Murad Paşa, Kalenderoğlu’nun kuvvetleriyle Göksün boğazında karşılaştı. Kalenderoğlu’nun kuvvetleri bozuldu, çok telef verdi ve önce Doğu Anadolu’ya kaçtı. Kuvveti tamamen bozulduktan sonra İran taraflarına çekildi.

Murad Paşa bu işleri kotardığı dönemde ihtiyar rivayete göre doksanlarındaydı. Kalenderoğlu’nu halleden Kuyucu Murad Paşa Bayburd’a geldi ve bu bölgeyi asilerden temizledi.  

Padişahın yanındaki akıl hocaları, Paşa’yı İran seferine memur etmek istediler ve bu maksada matuf bir hatt-ı Hümâyun gönderdiler. Paşa bu emri makul bir üslupla geri çevirdi. Önce içerideki düşmanın halledilmesi gerektiğini bildirdi. Paşa 1608’de İstanbul’a döndü. Yanında Celâlîlere ait dört yüz bayrak getirdi.

Murad Paşa, Canboladoğlu ve kalenderoğlu gibi büyük Celâlîlerle uğraşmak isterken diğer bir kısım Celâlîlere güler yüz gösterip onları birer vazife ile oyalamıştı. Murad Paşa İstanbul’a döndükten sonra. İran üzerine sefer vardır diye haber gönderdiği asi Yusuf Paşa’yı okşayarak ele alıp hakkından geldi. Asi Muslî Çavuş’u da Konya’ya davet edip orada hallettirdi.

Murad Paşa, yalnız Celâlîleri değil onlarla uzaktan ve yakından temasları olan, onlara yataklık edenleri hatta aralarında bulunan çocukları bile sonradan şekavete sülük eder diye öldürtmüştür. Kuyucu Murad Paşa’nın üç sene süren temizleme faaliyeti neticesinde mecmuu altmış beş bin kişinin katledildiği tahmin edilir.

 

Onuncu Bölüm

XVI. YÜZYIL SONUYLA XVII. YÜZYIL BAŞINDA İDARÎ DURUM

Üçüncü Murad / (1574-1595)

• [Sağlanan Veriler]
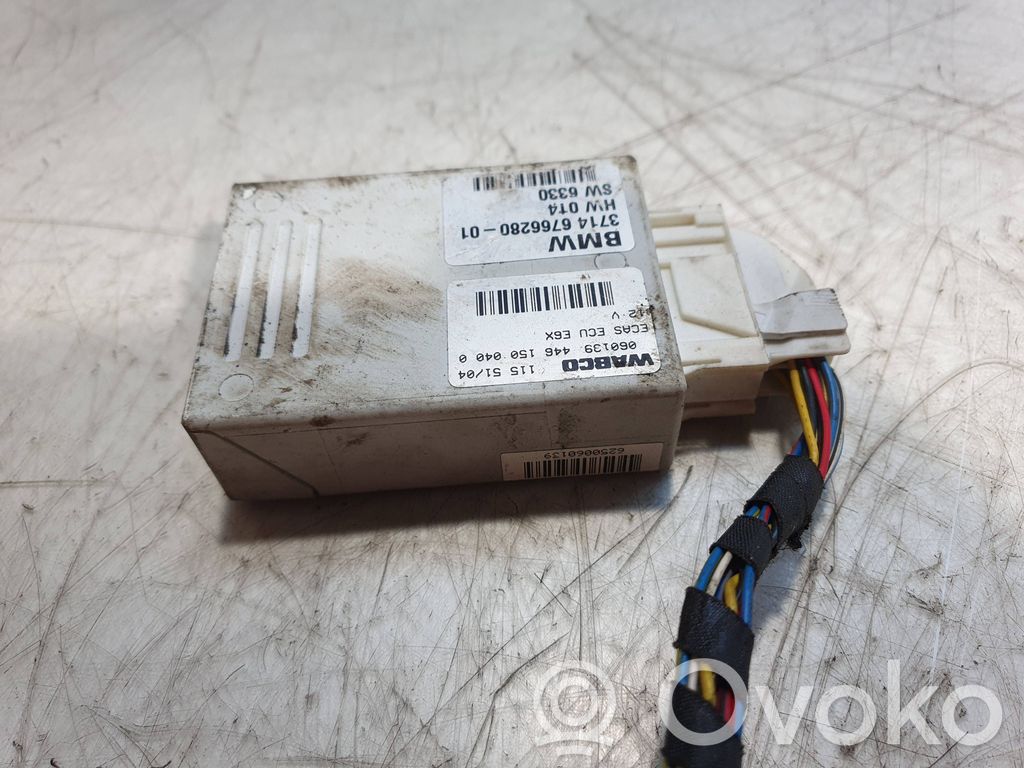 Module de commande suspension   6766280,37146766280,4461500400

--

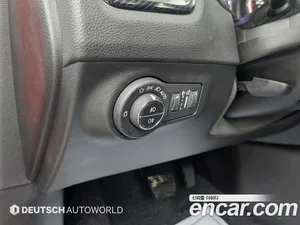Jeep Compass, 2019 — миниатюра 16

--

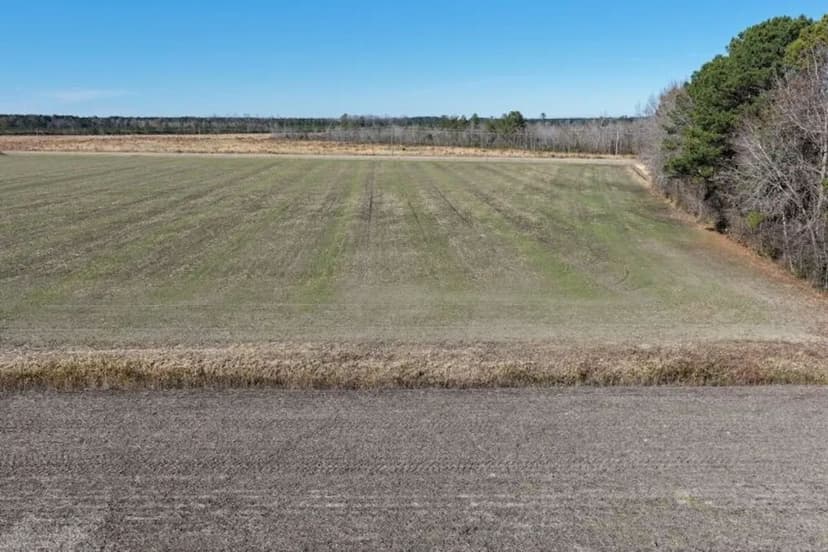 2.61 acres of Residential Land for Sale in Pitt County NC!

• [Alıştırmalar]
1) Kuyucu Murad Paşa'yı anlatan metne göre Paşa, kendisini İran seferine memur etmek için gönderilen hatt-ı Hümâyun'u neden geri çevirdi? Bir veya iki cümleyle açıklayın.
2) Kuyucu Murad Paşa'yı anlatan metni kaldığı yerden alıp devam ettirin.

• [Çözümlü Alıştırmalar]
1) Murad Paşa, önce içerideki düşmanın halledilmesi gerektiğini bildirdi. Bu yüzden İran seferi emrini makul bir üslupla geri çevirdi.

2)
…zayıf iradeli, tesirler altında hareket eden bir hükümdardı. İlk zamanları vezir-i âzam Sokullu Mehmed Paşa’nın idaresi sayesinde iyi gittiyse de onun ölümünden sonra devlet idaresine valide, haseki sultanlarla musahibe ve bazı paşalar ve saray ağaları müdahale eder olmuşlardır.

…eğlence ve kadına düşkün olup Muradî mahlasıyla Türkçe, Arapça ve Farsça divanları, Fütuhat-ı siyam ve Esrarnâme adında eserleri vardır.

 

Üçüncü Mehmed / (1595 -1603)

...alışılan devlet işlerine müdahale, daha geniş ölçüde devam etmiştir. Sancak beyliğinin saltanata gelen son Osmanlı padişahı budur.

On altı yaşındaki büyük oğlu Şehzâde Mahmud, hariçle mektuplaşması üzerine önce hapsedilmiş daha sonra boğdurulmuş. Şehzadenin aklını çelen şeyh ile şehzadenin validesi ve diğer vasıta olanları denize attırmıştır. III. Mehmed oğlunu öldürdükten yedi ay sonra vefat etmiştir

 

Birinci Ahmet / (1603 -1617)

…çocuk denecek yaşta bulunması sebebiyle devlet işlerinde bizzat hareket edecek halde bulunmadığından bütün hareketlerinde tesir altında idi. Dinî taassubu pek fazla olup aynı zamanda vefasızdı. Devlet işlerini bizzat takip ederse de emrini tesir altında verir ve üzerinde kim, nasıl müessir olursa öyle olurdu.

 

Estergon fatihi Vezir-i âzam Lala Mehmed Paşa padişahın fevkalâde iltifatına mazhar olmuş ve Avusturya seferine gönderilmiş.

Bu durumları kıskanan ve valide sultan’ın himayesiyle padişah üzerinde müessir olan kaptan-ı derya Derviş Paşa, Lala Mehmed Paşa’nın derhal İran seferine gönderilmesini isteyen bir emir tebliğ ettirdi. Saray bu husustan ısrar edince bu halden müteessir olan vezir-i azama nüzul isabet etti. Padişah İran seferi ısrarına devam edip Lala Mehmed Paşa’yı kahrından öldürmeye muvafık olmuştur.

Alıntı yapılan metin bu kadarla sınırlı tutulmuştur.